Il s’agit dans les deux cas de désigner une expropriation des brevets. Il faudrait « levée les brevets » ou en faire des « biens communs de l’humanité » pour que tout un chacun puisse produire des vaccins. Mais de telles expropriations seraient contraires à l’engagement international de la France dans le cadre du Traité sur les ADPIC signé dans le cadre de l’OMC, lequel encadre les utilisations des brevets sans l’autorisation des brevetés (à son article 31). Ainsi, en application de ce Traité, un droit de brevet peut être limité, mais en aucun cas nié. Autrement dit, le Traité sur les ADPIC fait obstacle à l’expropriation qui résulterait d’une « levée des brevets » susceptible de les transformer en « biens communs de l’humanité ».

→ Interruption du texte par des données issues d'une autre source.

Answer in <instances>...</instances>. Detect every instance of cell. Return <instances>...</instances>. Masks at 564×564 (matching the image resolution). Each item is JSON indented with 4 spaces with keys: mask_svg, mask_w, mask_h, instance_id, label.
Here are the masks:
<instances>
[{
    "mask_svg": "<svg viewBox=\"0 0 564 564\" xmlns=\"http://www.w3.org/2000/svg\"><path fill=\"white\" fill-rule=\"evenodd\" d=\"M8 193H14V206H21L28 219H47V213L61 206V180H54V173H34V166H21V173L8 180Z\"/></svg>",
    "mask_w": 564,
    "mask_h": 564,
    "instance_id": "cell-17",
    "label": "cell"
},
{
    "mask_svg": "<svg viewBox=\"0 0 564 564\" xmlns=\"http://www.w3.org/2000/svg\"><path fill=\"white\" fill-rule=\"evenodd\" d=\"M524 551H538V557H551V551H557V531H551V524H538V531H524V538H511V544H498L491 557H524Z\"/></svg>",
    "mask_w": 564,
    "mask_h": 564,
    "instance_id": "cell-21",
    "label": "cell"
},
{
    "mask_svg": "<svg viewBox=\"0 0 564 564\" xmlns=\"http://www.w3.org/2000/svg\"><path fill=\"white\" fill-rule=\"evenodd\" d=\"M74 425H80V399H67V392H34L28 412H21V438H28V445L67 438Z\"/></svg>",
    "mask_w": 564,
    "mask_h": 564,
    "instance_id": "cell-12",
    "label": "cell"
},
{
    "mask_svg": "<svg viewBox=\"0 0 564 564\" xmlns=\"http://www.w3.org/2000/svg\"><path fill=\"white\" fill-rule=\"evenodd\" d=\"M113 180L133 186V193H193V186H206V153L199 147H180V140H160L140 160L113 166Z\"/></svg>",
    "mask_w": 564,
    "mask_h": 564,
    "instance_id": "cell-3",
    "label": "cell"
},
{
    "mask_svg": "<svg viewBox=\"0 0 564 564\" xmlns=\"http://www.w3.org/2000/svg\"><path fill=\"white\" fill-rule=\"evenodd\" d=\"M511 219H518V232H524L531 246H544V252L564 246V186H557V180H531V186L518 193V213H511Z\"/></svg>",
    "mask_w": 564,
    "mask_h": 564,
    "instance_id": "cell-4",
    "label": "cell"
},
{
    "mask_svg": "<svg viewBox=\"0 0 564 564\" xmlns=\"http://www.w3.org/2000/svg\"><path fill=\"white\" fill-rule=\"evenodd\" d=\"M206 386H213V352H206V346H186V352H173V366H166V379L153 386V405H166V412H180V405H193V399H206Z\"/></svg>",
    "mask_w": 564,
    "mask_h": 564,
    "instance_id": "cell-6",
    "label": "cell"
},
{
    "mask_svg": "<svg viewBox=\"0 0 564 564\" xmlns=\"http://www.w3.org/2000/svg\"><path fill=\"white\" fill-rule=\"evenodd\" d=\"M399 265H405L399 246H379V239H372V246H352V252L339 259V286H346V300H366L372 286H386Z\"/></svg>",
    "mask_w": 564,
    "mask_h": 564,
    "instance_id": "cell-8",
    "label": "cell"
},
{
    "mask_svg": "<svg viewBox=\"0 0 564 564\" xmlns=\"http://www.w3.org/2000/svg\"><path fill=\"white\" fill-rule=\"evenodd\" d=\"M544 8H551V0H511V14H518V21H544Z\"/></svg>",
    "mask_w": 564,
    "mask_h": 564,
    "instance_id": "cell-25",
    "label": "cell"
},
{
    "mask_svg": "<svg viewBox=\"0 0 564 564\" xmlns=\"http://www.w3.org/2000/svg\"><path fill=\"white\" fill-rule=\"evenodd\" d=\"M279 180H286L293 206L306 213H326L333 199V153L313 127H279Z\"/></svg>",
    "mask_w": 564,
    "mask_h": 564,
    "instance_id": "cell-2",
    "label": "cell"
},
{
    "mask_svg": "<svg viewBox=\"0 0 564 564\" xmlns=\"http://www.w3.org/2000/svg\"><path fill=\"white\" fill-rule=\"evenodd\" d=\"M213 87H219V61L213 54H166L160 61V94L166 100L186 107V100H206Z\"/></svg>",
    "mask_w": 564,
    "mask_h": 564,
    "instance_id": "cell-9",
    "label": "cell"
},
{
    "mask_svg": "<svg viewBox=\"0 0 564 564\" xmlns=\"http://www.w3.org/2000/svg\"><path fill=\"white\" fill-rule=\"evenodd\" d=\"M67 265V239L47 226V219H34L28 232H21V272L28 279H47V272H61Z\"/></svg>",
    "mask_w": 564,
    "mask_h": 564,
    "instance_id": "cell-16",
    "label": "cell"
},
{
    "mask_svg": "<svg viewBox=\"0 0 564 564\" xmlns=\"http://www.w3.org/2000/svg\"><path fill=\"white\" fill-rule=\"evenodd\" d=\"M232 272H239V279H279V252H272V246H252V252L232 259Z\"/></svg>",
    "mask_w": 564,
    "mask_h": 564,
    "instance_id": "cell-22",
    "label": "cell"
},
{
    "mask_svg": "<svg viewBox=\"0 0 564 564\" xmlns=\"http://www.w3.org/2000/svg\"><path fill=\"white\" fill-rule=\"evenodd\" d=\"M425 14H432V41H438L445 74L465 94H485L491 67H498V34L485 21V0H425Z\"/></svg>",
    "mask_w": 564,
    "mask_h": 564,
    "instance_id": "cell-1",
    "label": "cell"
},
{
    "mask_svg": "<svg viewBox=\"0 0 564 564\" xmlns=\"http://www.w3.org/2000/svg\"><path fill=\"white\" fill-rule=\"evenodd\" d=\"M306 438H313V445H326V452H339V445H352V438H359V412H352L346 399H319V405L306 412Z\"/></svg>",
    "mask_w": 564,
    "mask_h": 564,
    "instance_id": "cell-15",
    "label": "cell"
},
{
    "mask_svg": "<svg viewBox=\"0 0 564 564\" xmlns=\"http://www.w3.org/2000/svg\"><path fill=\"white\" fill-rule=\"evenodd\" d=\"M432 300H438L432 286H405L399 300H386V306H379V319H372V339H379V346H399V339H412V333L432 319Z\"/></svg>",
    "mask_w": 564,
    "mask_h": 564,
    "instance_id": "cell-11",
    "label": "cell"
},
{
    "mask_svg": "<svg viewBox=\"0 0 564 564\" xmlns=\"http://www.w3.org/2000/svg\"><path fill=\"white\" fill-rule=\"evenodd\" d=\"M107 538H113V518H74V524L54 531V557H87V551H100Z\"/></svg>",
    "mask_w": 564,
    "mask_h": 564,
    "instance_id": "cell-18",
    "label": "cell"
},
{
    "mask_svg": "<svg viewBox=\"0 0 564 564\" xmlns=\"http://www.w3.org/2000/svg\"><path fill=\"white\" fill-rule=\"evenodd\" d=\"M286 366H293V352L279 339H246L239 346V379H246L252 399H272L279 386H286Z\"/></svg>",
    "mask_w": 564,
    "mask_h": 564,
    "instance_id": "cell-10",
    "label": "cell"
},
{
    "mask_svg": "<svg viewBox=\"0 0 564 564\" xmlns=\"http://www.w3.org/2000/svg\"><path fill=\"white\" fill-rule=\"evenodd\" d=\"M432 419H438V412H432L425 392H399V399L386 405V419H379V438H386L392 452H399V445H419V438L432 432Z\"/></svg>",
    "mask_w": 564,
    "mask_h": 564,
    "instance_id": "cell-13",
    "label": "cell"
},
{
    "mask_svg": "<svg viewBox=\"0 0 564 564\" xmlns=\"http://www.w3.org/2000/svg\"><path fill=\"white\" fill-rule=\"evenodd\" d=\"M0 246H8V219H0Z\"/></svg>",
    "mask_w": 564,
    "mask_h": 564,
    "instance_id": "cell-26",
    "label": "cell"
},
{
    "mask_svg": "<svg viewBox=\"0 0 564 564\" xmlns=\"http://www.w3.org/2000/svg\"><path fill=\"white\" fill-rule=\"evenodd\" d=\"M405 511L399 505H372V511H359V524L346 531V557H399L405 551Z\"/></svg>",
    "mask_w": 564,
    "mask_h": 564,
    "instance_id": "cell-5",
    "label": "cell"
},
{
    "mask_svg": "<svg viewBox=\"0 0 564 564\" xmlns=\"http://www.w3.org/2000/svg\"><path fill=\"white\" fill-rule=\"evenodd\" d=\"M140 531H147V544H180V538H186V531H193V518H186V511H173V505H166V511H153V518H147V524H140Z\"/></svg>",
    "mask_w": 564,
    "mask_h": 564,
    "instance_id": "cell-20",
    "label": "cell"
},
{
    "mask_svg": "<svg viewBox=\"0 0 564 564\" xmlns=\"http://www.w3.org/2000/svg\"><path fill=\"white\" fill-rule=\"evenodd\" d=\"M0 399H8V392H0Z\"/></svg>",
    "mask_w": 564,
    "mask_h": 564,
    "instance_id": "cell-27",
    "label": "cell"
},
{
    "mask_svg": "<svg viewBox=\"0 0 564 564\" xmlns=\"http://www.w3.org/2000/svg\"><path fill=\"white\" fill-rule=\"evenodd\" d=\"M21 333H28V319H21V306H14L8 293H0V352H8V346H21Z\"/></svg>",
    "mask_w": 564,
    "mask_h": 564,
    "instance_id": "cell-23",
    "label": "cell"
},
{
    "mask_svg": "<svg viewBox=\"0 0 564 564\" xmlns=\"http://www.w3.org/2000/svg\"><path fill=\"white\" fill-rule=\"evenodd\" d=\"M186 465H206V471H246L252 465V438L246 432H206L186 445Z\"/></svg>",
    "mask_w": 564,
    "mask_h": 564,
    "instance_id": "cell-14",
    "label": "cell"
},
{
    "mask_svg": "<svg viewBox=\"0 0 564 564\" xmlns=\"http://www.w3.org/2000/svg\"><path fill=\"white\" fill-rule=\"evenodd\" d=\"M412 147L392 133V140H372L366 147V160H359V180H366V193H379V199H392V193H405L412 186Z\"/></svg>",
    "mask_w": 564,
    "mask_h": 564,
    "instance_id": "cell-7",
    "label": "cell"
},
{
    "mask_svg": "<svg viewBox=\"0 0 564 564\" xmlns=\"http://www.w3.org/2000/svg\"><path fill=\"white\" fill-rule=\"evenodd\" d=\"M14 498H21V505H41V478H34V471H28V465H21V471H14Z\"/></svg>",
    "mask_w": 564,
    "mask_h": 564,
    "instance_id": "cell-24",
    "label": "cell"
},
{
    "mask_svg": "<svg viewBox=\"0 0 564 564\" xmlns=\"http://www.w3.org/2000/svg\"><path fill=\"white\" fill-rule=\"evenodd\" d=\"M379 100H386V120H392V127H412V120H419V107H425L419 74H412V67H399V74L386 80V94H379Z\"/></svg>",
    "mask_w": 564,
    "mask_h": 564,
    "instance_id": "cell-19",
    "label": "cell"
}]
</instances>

Des discussions sont néanmoins en cours au sein de l’OMC en vue d’instaurer une exception propre à la pandémie Covid-19, afin de rendre inefficaces les brevets tendant à la résolution de la crise. Ces discussions font toutefois face aux blocages de certains pays. Cela dit, une telle exception qui viserait effectivement une sorte de « levée des brevets », paraît peu justifiable au regard de l’économie du système des brevets. Le droit de brevet, qui permet la réservation temporaire d’un enseignement technique, vient avant tout récompenser la recherche. Néanmoins, il connaît, comme tout droit, des limitations assurant l’équilibre du système sur lequel il repose. Il ne s’agit pas d’un droit de propriété illimité et la licence d’office constitue un mécanisme régulateur visant à éviter un abus de droit, tout en garantissant toujours des redevances aux brevetés, lesdites redevances permettant de récompenser équitablement la recherche. Autrement dit, le mécanisme de la licence d’office suffirait déjà, à condition d’être de fonctionner effectivement, à rétablir le potentiel déséquilibre entre intérêt de la santé publique et stimulation de la recherche.

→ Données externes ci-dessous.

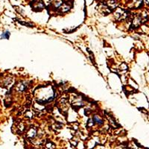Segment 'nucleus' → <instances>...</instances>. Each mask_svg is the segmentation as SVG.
<instances>
[{
  "instance_id": "1",
  "label": "nucleus",
  "mask_w": 149,
  "mask_h": 149,
  "mask_svg": "<svg viewBox=\"0 0 149 149\" xmlns=\"http://www.w3.org/2000/svg\"><path fill=\"white\" fill-rule=\"evenodd\" d=\"M9 36H10V33L5 32V33H3V34L2 35V38H4V39H8V38L9 37Z\"/></svg>"
}]
</instances>
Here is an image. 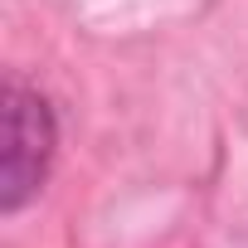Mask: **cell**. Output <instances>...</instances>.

En fin de compte, quoi qu’il en soit, l’importance des brevets ne peut pas être négligée dans le processus de fabrication des vaccins et la proposition de loi déposée le 8 avril au Sénat permettra peut-être de ne plus confondre production des vaccins et mise en flacons, afin de s’intéresser au cœur du problème, la fabrication des principes actifs, pour enfin que la France puisse acquérir la souveraineté industrielle promise jadis par le Président Macron.